In the ever-expanding online world, kids have more and more tools to connect with the outside world.
As smartphones and iPads have become more common, often children can live entire cyber lives that their parents know nothing about.
From photo and video applications such as Instagram and Vine to interactive sites such as Ask.fm, the potential exists to share, connect and interact with friends and strangers alike.
Social media apps can serve as useful tools for learning, connecting with others or mindless entertainment.

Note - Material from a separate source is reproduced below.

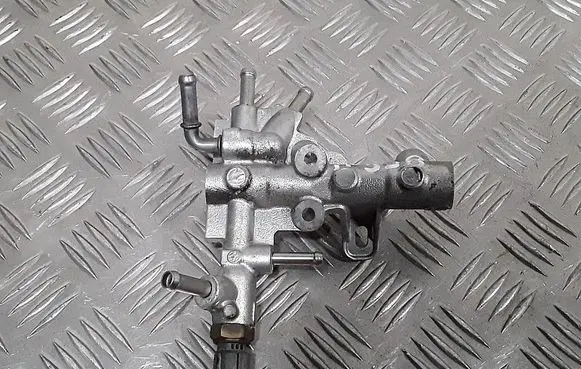 Mazda 6 Fuel main line pipe a14m02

But they also can open young people, particularly teens, to dangers such as Internet predators and bullying.
“We like to say all of the technology is wonderful, but there are things that people need to be aware of,” said Laurie
Nathan, a deputy director with the National Center for Missing & Exploited Children.

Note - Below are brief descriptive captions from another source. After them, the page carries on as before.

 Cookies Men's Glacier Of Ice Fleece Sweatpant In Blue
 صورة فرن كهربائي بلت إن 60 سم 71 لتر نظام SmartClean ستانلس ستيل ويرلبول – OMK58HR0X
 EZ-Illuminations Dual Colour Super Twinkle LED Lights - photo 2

“Even as an adult, you have to think about what you’re downloading and what you might be giving up in terms of privacy.”
The online world is almost ubiquitous for young people today, according to the Pew Research Center. Research has found that 95 percent of children ages 12 to 17 are on the Internet.
Smartphones have gained an increased foothold in their online activity. Last year, more than one-third of teens owned one, according to the Pew report.
Common Sense Media, a nonprofit organization that monitors and rates all types of media, has found that, while Facebook was the app of choice for teens to connect in the past, young people have moved on to new types of social networking apps.
Programs such as Instagram, Vine and Ask.fm are attracting thousands of new users every day, many of them teens and young people, according to Ingrid Simone, the senior editor of apps with Common Sense Media.
The diverse options for online contact and the fact that so many teens are obtaining smartphones have made it easier for teens to get online than ever before, said Walt Mueller, president of the Center for Parent/Youth Understanding.
“It used to be, when the Internet first came on the scene, the concerns were predators, bullying and pornography. But there used to be one computer in the home,” he said. “With smartphones, they have access to everything all the time.”
The Center for Parent/Youth Understanding is a nonprofit organization aiming to bridge the gap between adults and young people in matters of youth culture.
With the explosion of online activity, the Internet has become a focus of its mission, Mueller said.
“They call it the ‘digital frontier.’ No one knows what’s out there, and these things just kind of pop up,” he said.
According to the National Center for Missing & Exploited Children, 42 percent of kids in Grades 7-9 communicated with someone they didn’t know online in the past year.
The organization also found that 33 percent of children have received unwanted sexual material on the Internet, and 14 percent of youth have received unwanted sexual solicitations online.
The center operates a technology information program called NetSmartz to help educate parents, guardians and children about the potential dangers lurking on the Internet.
The increase in the number of teens with smartphones has only added another dimension to Internet safety. Smartphones with the ability to text has allowed for more cyberbullying, making text and email easier, Nathan said.
Certain programs give up-to-the-minute status updates of where kids might be and what they’re doing.
Plus, the fact that the tech world seems to be advancing at an exponential pace can make approaching the subject intimidating, Nathan said.
“Parents sometimes assume that the child knows more about technology than they do. We often see parents who are timid about parenting the child when it comes to smartphones and other types of technology,” she said.
Protecting your child can start even before you buy them a phone, Nathan said.
“Parents need to be aware of the smartphone they’re buying their
children,” she said. “They need to know what that phone is capable of. Is it Internet compatible? Does it have capabilities that you might not be aware of?”
Establishing rules and setting guidelines also are vital before giving a phone to children, Nathan said. Parents should make it clear that their kids need to come to them for permission before downloading any app.
That’s not going to be as feasible with older teens, but then parents need to follow up by checking the phone every week and examining what’s on it.
Some parents whom NetSmartz has worked with mandate that their children’s phones have to be turned over to them every night. That way, they can be monitored daily, Nathan said.
Most apps that are available for smartphones and tablets have redeeming qualities, Nathan said. They help make life easier and can be useful tools in modern life.
But the possibility exists that others can exploit them. Some apps result in a lack of privacy or open the door to unwanted contact, Nathan said.
“It’s important for parents to be aware of what their kids might be turning over,” she said.